The easy way to get 20% team performance boost

The easy way to get 20% team performance boost

Management tricks I like the most are the ones which require little to no efforts from your end, but give you a lot in return. Here I want to share a quick trick which can help to get 20% team performance  improvement for almost nothing.

The classic approach

The very classic approach used my many orgs is Scrum or some of its variations. This classic process framework includes the following rituals:

  • Sprint planning
  • Grooming & Estimation (usually done with planning pocker)
  • Daily standups
  • Retro
  • etc.

Some companies use a slightly different approach, some can add something on top (not remove though), but overall these is it.

In my experience, the step that takes most of the time is estimation. Planning poker is used to check if everyone is understanding the task complexity correctly, and if there's a wide spread (one developer says it is a 5 minute fix and another one is saying it will take at least a few days) you should start conversation and figure out pitfalls.
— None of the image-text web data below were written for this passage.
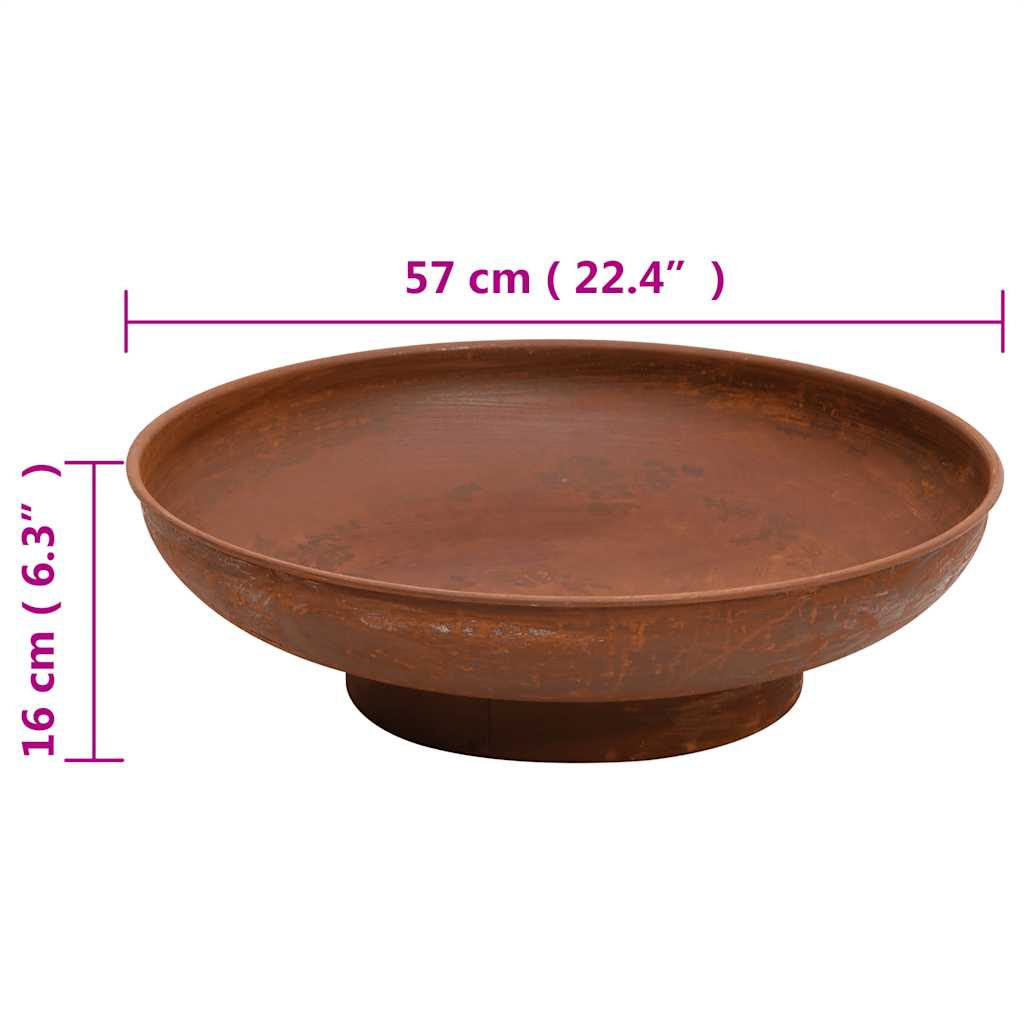 bålfad 57 cm stål - Image 7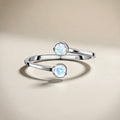 The 'Selene' Moonstone Silver Adjustable Ring |Divine Feminine Power | Intuition | Spiritual Growth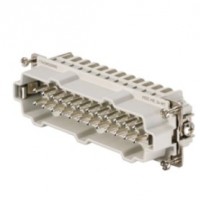 魏德米勒 固定回路插芯 HE 系列 - 16A、500V、6 - 48 针 订货号 1745850000 / 重载HDC HE 24 MT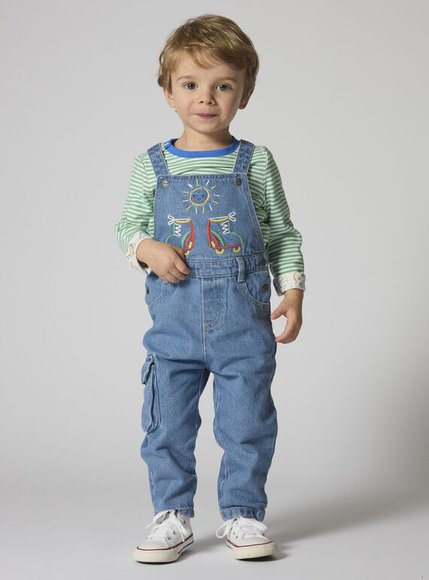 Βρεφική Σαλοπέτα για Αγόρια Denim Rollers
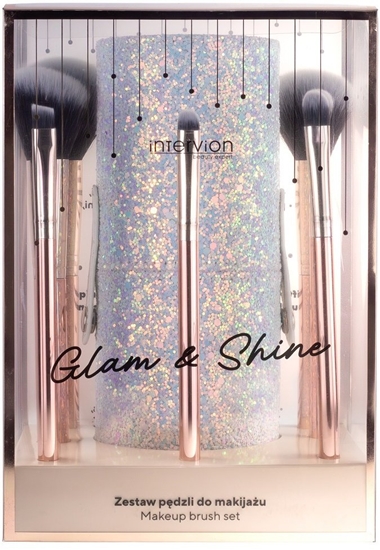 Picture of Inter Vion Glam&Shine zestaw pdzli do makijau z etui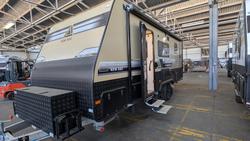 2025 New Age Caravans 19' Road Owl Adv 3 Bunk Save $10,183 Was $101,830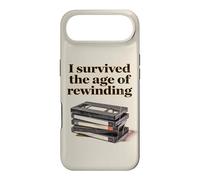 Carcasa para iPhone Air I Survived The Age of Rewinding: Funny Retro Cassette Humor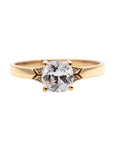 Merlin Engagement Ring with a Lab Grown Cushion Cut Diamond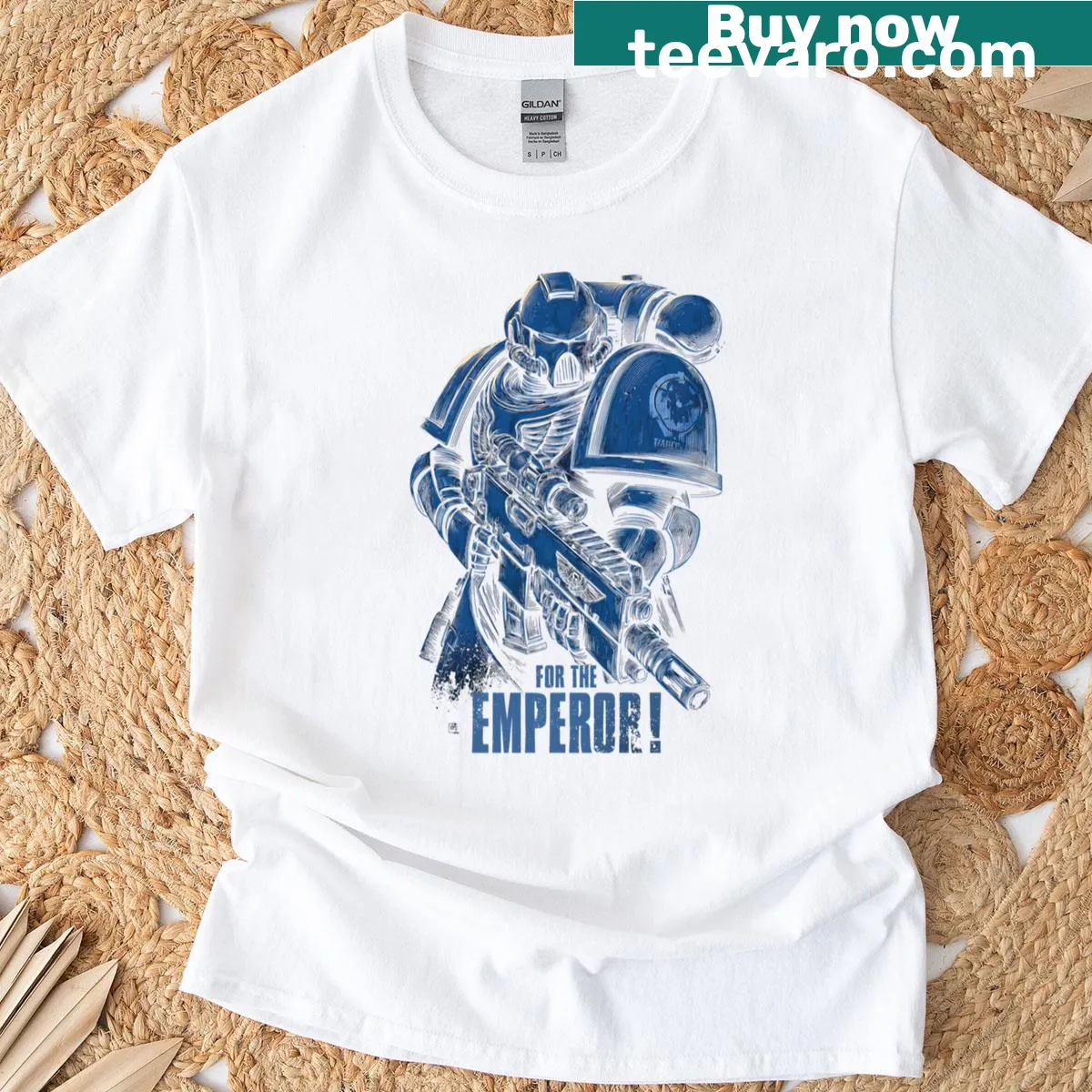 Warhammer Duk Fat character illustration T-shirt — on a men's t-shirt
Developers usually use story points, which is an abstract unit used to describe task complexity. The sum of story points is later used to give some time estimation (using some historical data, something like "In our org 1 SP is usually 2 hours of real time"). So you will spend the whole day in a week playing planning poker, discussing story points and trying to figure out how to develop all the core features before the deadline.

This image is supposed to show the pain of SP-based estimation

This process, however, is not very well optimized and cannot be. Assuming you are working in a weekly sprints, you will have to spend 20% of your time just to get a rough estimate. With other rituals, like retro and company meetings, your team will have about 3 days for the actual implementation. But there's a good alternative.

The Kanban method

One of a cool tools suggested by Kanban method is probabilistic forecasting. The main difference with the old approach, is SP-based estimation is a subjective thing. These estimations are given for an ideal scenario, in which developer is only working on a described task, without any hotfixes, priority changes, sick colleagues, etc. In reality, though, there are a many factors influencing the result and in this case probabilistic forecasting can give a better estimation.

Probabilistic forecasting is based on existing statistics of a team and the easiest way to run it is to use Monte Carlo simulation.

Example of Monte Carlo simulation using getnave.com

The Monte Carlo simulation will run a few thousand simulation trials using the input data (start date, number of tasks, number of trials, team members working on the feature, etc.) and build the graph showing dates and probability. Looking at this graph you can say something like "we can deliver these feature on Sep 30 with 70% probability". If 70% is not enough (let's say we need to launch an expensive marketing campaign), we can just pick a better probability and say "the feature can be delivered on Oct 7 with 95% probability". And this can be done in seconds instead of hours of of planning poker story points discussions.

This trick will work for any team having some existing statistics and can also be used with a new team, given we know individual historical data for each engineer. The tool we use at Bravado is called Nave and is installed as a Jira extension, so we can use all the existing historical data. Try it with your team and let me know how much time it saved for you.